* [EXERCISE GOAL]:
Look through the material for lines with the word "species", and copy each one.

* [THE INPUT]:
■ ■ ■ ■

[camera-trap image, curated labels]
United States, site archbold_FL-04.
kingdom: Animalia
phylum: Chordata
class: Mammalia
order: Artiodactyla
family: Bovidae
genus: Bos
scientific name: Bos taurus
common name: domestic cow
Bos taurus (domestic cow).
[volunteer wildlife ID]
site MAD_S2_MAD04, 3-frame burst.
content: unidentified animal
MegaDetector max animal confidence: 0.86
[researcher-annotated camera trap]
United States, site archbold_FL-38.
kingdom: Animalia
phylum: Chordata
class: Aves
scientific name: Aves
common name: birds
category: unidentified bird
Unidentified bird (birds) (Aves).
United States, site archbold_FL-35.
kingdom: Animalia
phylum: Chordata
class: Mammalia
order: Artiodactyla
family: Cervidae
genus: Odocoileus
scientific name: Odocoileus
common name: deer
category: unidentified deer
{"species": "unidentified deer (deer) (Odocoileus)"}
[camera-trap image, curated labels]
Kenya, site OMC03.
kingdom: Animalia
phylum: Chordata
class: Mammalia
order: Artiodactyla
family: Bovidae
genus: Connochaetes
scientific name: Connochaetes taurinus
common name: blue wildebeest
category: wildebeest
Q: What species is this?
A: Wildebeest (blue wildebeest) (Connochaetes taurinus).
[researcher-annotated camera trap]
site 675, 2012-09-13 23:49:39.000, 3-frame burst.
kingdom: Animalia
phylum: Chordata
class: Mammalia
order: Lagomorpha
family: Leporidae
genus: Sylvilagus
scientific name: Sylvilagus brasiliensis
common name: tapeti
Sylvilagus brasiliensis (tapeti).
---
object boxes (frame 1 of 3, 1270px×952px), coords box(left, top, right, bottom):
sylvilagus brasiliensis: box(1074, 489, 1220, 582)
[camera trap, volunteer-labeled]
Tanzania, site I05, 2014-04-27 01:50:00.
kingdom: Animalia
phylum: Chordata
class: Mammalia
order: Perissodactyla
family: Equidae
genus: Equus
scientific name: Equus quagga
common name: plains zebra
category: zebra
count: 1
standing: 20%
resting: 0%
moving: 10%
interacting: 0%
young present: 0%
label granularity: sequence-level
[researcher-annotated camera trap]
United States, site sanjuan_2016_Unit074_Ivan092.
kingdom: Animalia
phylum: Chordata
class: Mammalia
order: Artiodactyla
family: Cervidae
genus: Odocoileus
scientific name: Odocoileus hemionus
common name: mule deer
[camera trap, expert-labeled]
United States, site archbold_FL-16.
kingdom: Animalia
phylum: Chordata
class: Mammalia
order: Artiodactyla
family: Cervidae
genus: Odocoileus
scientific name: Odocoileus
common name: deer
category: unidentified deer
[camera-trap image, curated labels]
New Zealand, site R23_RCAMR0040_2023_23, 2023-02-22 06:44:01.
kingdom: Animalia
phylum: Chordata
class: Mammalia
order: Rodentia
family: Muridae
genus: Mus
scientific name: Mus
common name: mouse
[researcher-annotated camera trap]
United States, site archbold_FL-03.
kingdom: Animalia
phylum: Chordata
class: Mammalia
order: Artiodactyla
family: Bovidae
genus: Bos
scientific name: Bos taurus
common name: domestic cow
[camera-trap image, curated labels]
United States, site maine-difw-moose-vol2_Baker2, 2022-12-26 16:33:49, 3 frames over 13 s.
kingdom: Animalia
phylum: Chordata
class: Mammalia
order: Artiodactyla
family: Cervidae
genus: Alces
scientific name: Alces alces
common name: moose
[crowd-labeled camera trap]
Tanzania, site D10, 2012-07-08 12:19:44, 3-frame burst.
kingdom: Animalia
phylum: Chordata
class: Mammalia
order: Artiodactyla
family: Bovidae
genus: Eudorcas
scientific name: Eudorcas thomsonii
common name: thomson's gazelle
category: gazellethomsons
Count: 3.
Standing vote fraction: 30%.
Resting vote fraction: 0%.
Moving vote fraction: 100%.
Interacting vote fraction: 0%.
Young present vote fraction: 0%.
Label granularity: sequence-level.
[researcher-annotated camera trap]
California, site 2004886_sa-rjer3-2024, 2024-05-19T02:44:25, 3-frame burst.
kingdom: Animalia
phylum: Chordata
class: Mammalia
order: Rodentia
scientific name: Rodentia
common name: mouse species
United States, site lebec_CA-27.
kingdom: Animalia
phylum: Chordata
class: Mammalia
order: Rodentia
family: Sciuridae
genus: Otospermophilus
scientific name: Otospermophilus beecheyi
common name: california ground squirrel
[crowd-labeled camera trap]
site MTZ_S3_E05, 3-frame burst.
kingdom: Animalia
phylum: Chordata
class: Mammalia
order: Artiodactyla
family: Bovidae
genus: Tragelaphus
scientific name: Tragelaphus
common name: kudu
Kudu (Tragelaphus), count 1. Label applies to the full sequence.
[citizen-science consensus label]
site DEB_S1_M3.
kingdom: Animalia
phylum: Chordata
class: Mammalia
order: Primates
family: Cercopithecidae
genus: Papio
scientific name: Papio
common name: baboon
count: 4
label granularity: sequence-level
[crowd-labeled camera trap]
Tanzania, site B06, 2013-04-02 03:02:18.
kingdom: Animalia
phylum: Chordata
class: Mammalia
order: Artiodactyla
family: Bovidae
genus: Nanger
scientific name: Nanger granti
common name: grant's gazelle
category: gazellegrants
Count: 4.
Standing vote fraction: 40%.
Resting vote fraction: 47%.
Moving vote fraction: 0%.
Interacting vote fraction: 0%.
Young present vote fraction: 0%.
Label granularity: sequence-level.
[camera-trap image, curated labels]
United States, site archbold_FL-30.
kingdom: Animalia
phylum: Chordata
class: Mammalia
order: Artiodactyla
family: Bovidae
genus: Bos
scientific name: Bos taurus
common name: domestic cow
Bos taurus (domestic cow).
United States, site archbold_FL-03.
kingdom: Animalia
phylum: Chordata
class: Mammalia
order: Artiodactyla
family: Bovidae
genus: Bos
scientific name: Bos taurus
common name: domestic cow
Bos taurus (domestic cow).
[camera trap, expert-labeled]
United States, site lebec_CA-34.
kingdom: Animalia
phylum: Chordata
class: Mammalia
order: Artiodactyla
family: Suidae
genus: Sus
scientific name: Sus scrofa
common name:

■ ■ ■ ■

* [RESPONSE AREA]:
{"species": "unidentified deer (deer) (Odocoileus)"}
Q: What species is this?
common name: mouse species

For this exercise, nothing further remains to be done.